Our use case:
- pretty big cluster - billions of docs
- we update documents in place
- data are not time-sliced as we often do retrieve and modify old documents
- Issue: over time we accumulated a lot of deleted documents in the indices; it is close to 20%
- we are on 1.6.x
It turns out that we have a few segments close to 5GB and using default settings elasticsearch doesn't want to merge them.
We'd like to be able to defragment the cluster to avoid wasting space, especially that the number of deleted docs grows over time.
I see two solutions here:
Change the merge policy to something like this
index.merge.policy.max_merged_segment: 20gb # 5gb is the default
index.merge.policy.reclaim_deletes_weight: 3.0 # 2 is the default
This should help us right now, but it will really push the issue in time, as when we accumulate 20% of deleted docs in these 20gb segments we'll have the same as right now.

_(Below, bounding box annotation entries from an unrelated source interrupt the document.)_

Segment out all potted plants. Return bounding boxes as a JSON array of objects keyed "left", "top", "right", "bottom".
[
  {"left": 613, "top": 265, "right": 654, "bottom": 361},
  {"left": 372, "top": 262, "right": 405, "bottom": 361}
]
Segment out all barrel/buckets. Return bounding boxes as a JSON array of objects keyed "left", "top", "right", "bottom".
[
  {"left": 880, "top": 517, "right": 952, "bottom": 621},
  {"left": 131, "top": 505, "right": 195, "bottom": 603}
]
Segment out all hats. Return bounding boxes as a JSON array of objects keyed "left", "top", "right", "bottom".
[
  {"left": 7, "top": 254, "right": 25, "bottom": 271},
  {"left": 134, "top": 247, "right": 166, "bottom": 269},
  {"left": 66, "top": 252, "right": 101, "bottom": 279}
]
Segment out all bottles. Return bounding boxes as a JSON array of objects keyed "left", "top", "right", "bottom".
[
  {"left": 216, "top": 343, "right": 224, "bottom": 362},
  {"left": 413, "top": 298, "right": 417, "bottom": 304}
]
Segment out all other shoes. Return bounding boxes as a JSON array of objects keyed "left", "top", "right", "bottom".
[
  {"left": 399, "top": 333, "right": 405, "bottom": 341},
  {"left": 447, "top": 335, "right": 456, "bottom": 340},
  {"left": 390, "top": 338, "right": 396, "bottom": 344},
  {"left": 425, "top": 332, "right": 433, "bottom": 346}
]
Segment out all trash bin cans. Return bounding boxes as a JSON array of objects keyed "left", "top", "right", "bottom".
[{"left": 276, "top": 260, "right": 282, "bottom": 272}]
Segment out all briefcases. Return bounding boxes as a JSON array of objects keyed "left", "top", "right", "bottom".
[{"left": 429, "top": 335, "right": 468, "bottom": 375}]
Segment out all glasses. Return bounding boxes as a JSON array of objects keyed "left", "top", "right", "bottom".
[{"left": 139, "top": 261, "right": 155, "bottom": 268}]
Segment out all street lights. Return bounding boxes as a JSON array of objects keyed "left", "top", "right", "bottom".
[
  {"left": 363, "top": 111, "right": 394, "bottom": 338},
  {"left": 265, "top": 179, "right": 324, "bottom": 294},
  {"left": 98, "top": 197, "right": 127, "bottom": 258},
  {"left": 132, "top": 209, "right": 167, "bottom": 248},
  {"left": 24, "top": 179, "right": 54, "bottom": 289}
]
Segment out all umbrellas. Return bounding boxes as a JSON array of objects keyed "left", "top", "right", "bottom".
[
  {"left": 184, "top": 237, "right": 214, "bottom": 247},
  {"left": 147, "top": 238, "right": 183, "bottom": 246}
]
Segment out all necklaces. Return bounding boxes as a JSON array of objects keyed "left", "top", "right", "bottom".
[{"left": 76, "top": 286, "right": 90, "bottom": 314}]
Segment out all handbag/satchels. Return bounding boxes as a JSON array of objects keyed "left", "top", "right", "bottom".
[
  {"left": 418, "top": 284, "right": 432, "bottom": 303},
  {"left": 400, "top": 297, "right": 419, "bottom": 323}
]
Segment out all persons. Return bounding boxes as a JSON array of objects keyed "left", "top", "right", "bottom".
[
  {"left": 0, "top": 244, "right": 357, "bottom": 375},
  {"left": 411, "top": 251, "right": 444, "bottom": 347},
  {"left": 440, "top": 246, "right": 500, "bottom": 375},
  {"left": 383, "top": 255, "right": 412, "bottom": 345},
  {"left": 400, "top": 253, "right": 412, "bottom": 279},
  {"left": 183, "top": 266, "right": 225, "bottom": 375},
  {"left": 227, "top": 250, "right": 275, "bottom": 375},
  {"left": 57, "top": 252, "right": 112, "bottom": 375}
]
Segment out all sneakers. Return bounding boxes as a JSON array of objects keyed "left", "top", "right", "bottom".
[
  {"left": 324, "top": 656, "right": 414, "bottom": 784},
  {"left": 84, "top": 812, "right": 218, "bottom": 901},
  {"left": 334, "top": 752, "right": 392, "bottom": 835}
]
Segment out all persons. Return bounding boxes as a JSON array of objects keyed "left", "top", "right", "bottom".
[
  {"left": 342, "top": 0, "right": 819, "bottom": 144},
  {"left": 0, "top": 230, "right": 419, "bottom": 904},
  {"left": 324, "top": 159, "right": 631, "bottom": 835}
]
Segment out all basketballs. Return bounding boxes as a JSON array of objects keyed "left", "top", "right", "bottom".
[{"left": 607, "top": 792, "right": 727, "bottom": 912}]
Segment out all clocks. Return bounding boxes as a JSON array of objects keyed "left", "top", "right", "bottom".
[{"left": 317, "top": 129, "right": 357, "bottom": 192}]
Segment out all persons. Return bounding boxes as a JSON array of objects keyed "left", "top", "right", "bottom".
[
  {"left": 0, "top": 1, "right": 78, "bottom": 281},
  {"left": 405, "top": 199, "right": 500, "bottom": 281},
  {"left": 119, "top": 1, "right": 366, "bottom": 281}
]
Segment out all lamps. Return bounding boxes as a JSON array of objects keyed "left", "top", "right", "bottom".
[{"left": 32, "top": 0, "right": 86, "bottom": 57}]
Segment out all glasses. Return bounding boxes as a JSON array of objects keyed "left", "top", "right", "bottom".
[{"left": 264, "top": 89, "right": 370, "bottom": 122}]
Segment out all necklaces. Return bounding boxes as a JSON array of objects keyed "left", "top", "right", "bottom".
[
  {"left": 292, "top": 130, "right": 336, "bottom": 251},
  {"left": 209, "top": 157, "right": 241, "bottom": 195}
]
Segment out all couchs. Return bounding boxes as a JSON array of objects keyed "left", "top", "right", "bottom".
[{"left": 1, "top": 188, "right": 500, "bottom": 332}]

- Manually optimize the indices using optimize API
We can make it a weekly or monthly job, but I'm afraid that the segments will grow unbounded this way and eventually we will kill the cluster performance.
Q1. I guess what we really want is some kind of an
_optimize which will turn e.g.
- 5 * 5gb shards with 20% of deleted
- into 4 * 5gb shards with 0% deleted
Q2. Is there any other way this usecase should be handled without reindexing?
Q3. Do big shards have any negative impact on the cluster?